HR staff also need to take the lead on their own professional development, such as through getting certified by the IHRP, she added.

Mr Wong of WSG said the HR team can help create awareness of training and development options, so that business leaders look beyond hiring for the short term - of "plug and play" workers - and instead plan for the long term.


For workers, talking to career coaches can be a useful way to understand their strengths and the career paths they can explore.

Besides the guidance provided at WSG's Careers Connect centres, the agency is also expanding its network of coaches to include advisers from industry associations such as those in the computer and early childhood sectors.

NTUC's Ms Cham said firms should share information with workers about how the business will transform over the next few years, what projects are in the pipeline, what skills will be needed and how they can train for this.
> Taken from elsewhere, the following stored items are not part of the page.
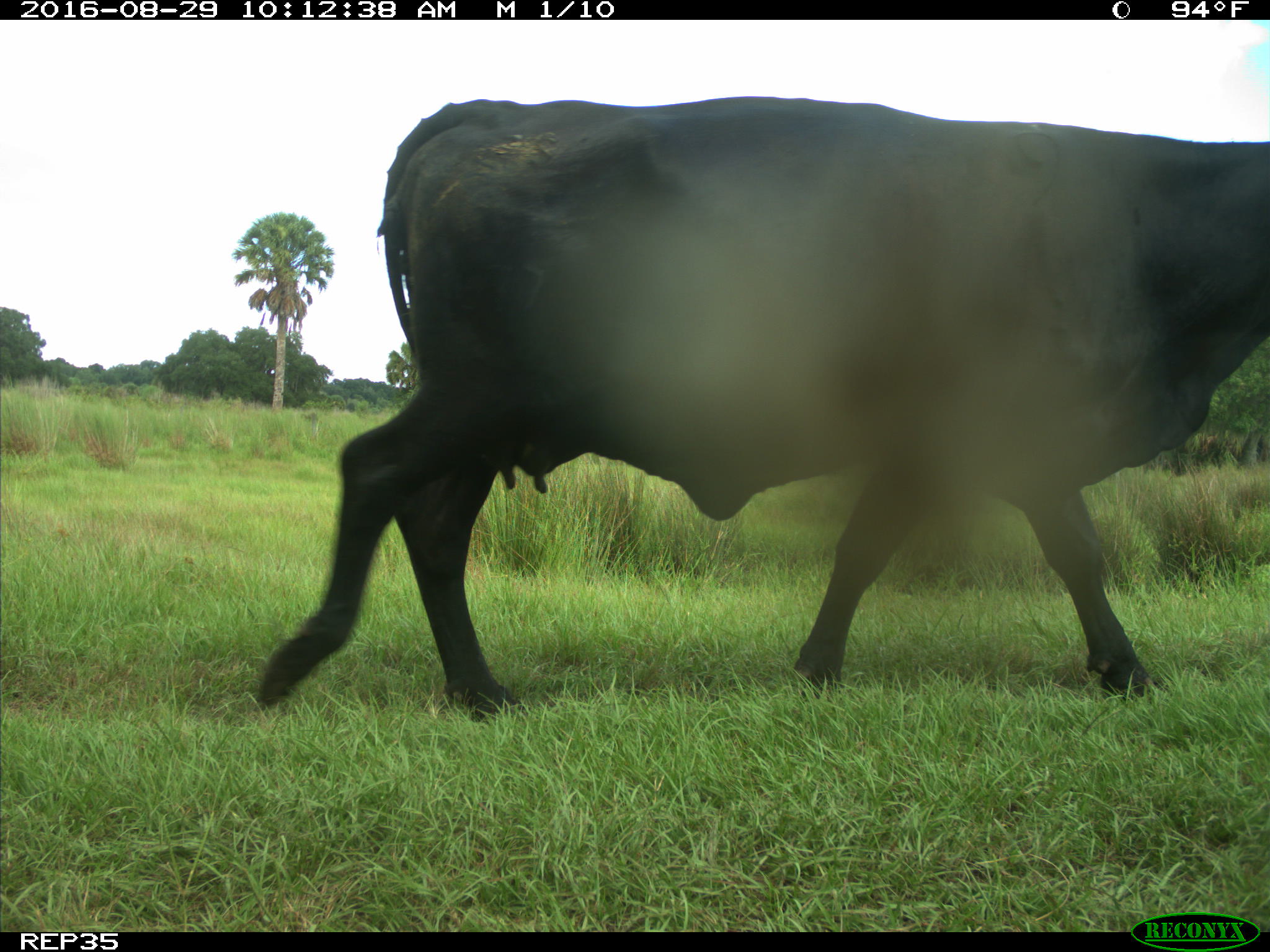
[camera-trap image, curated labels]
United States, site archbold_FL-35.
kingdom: Animalia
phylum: Chordata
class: Mammalia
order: Artiodactyla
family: Bovidae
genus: Bos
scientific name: Bos taurus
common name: domestic cow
Bos taurus (domestic cow).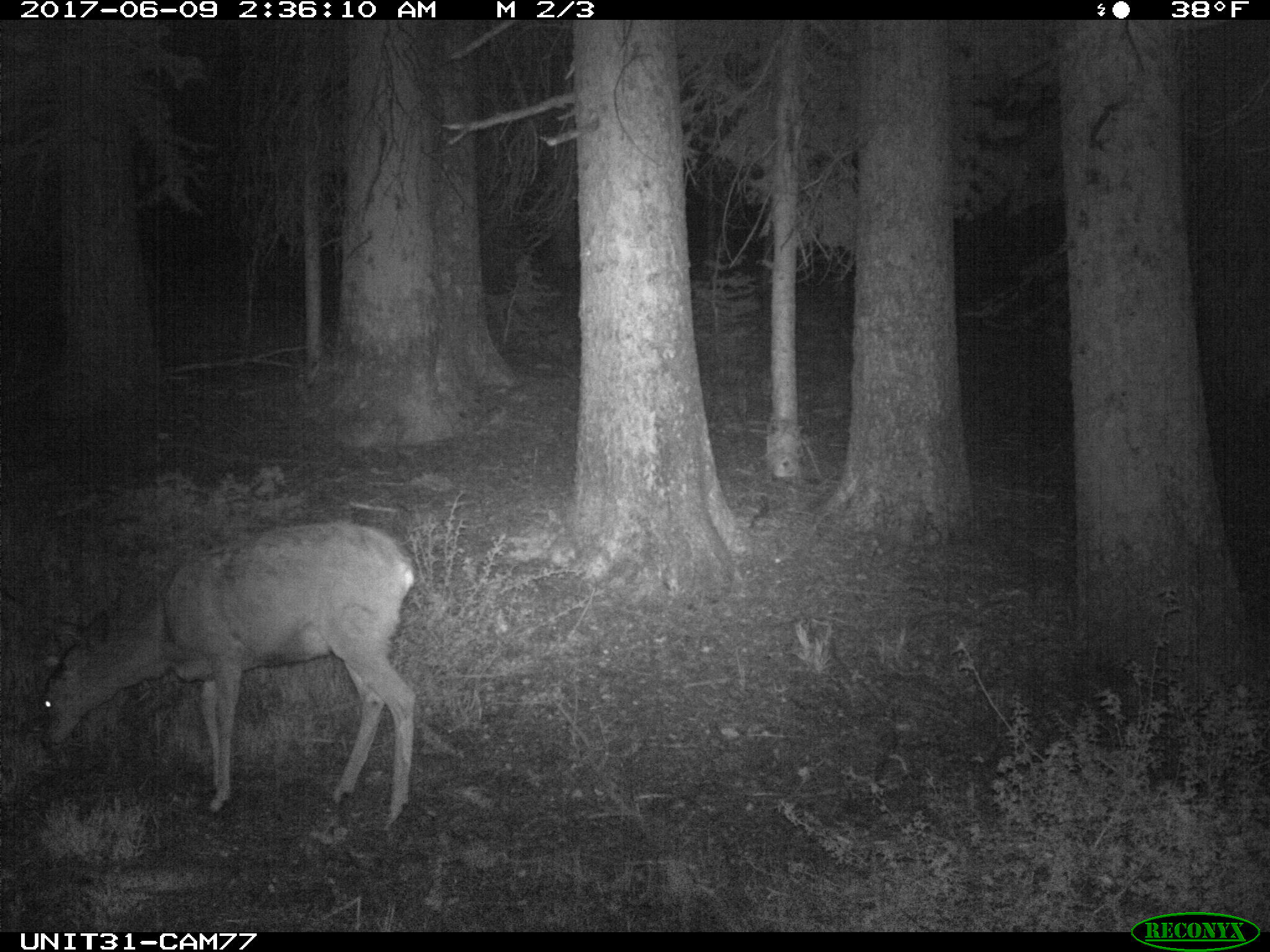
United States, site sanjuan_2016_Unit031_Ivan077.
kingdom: Animalia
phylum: Chordata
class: Mammalia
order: Artiodactyla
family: Cervidae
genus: Odocoileus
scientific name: Odocoileus hemionus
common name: mule deer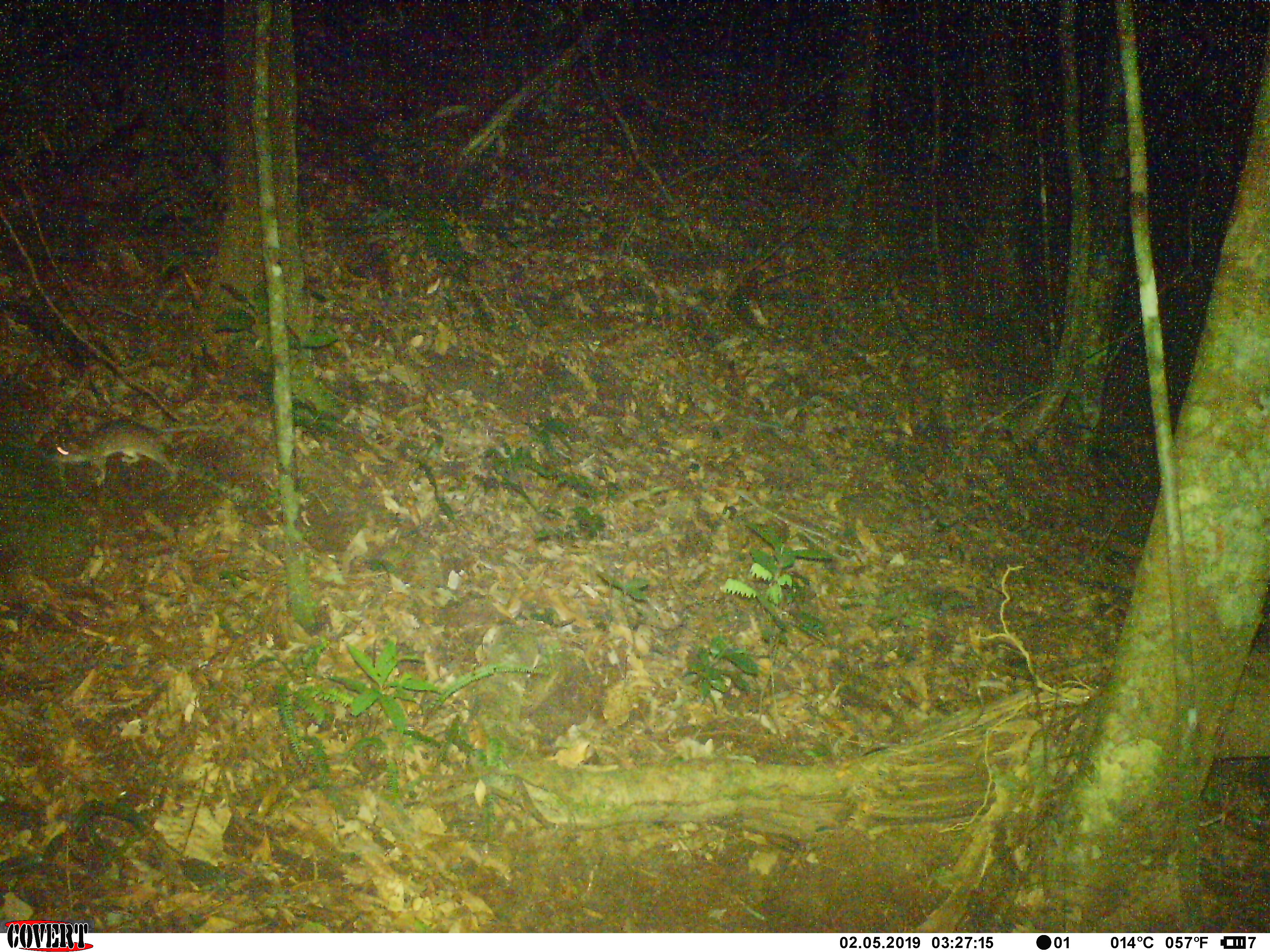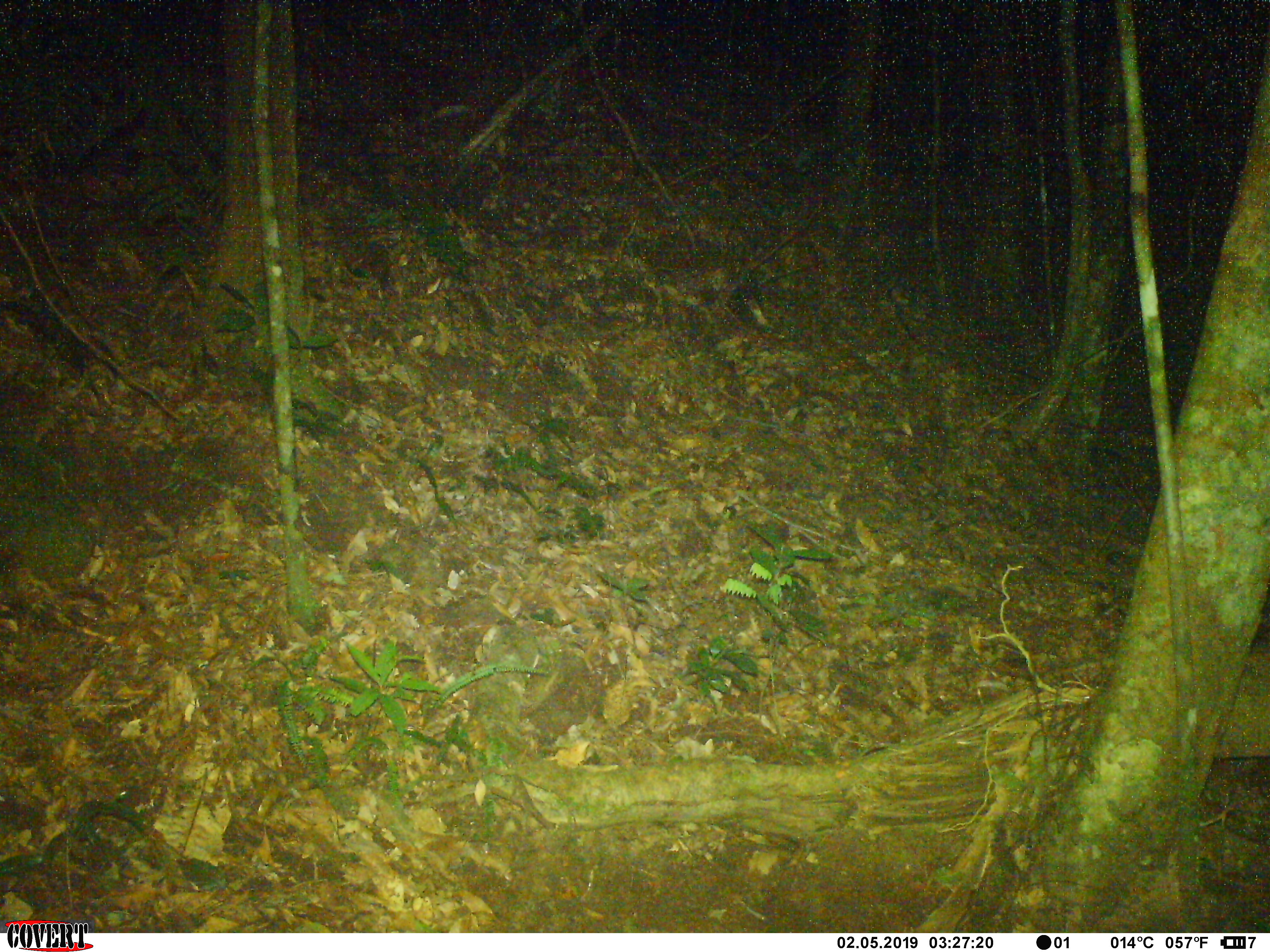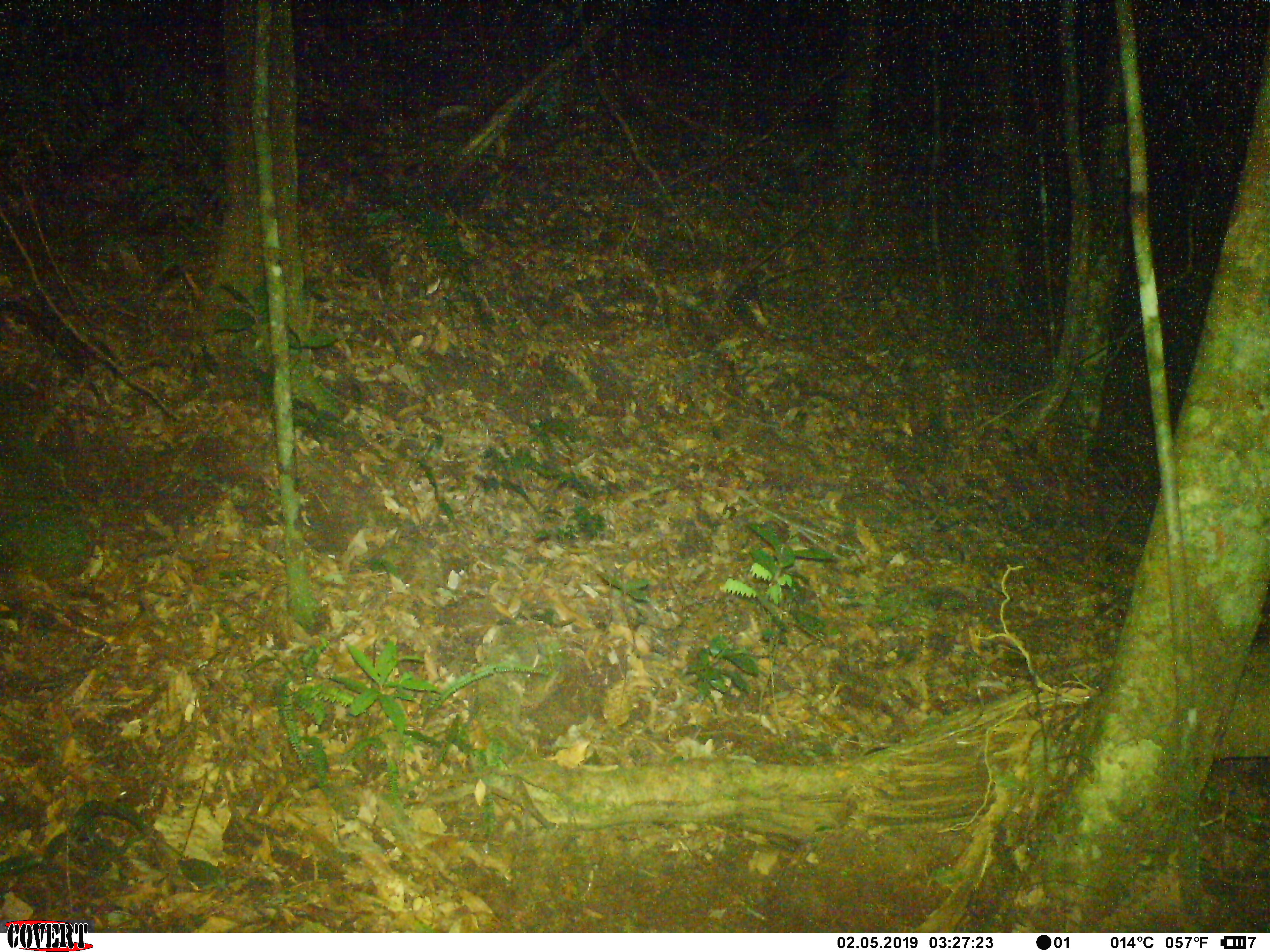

This inspires confidence among workers that they are cared for, and they will want to grow their careers with the company.

"If I want to stay on, I will want to remain relevant. If I want to remain relevant, I will have to make sure that I know what are the new skill sets (needed), what training is available," she said.


With the fast pace of disruption, employers may not know granular details of how each job will evolve, but they can help workers develop the ability to keep learning, so that when the new skill set they need becomes apparent they can rapidly adjust, said Applied Materials' Mr Tham.

For workers, he suggested: "Try and carve out 20 per cent of your time... take on a specific area that you have no idea how to do. That trains your mind to look at things from a different perspective."

Ms Julia Yeo, MasterCard's vice-president for Asia-Pacific franchise development, agreed on the need for staff to stay nimble.

"You don't sit there and wait for things to happen, you have to grow with the company, change with the company, think about what's the next thing the company needs, and put yourself in the shoes of the company," she said. "That's to make you a valuable employee."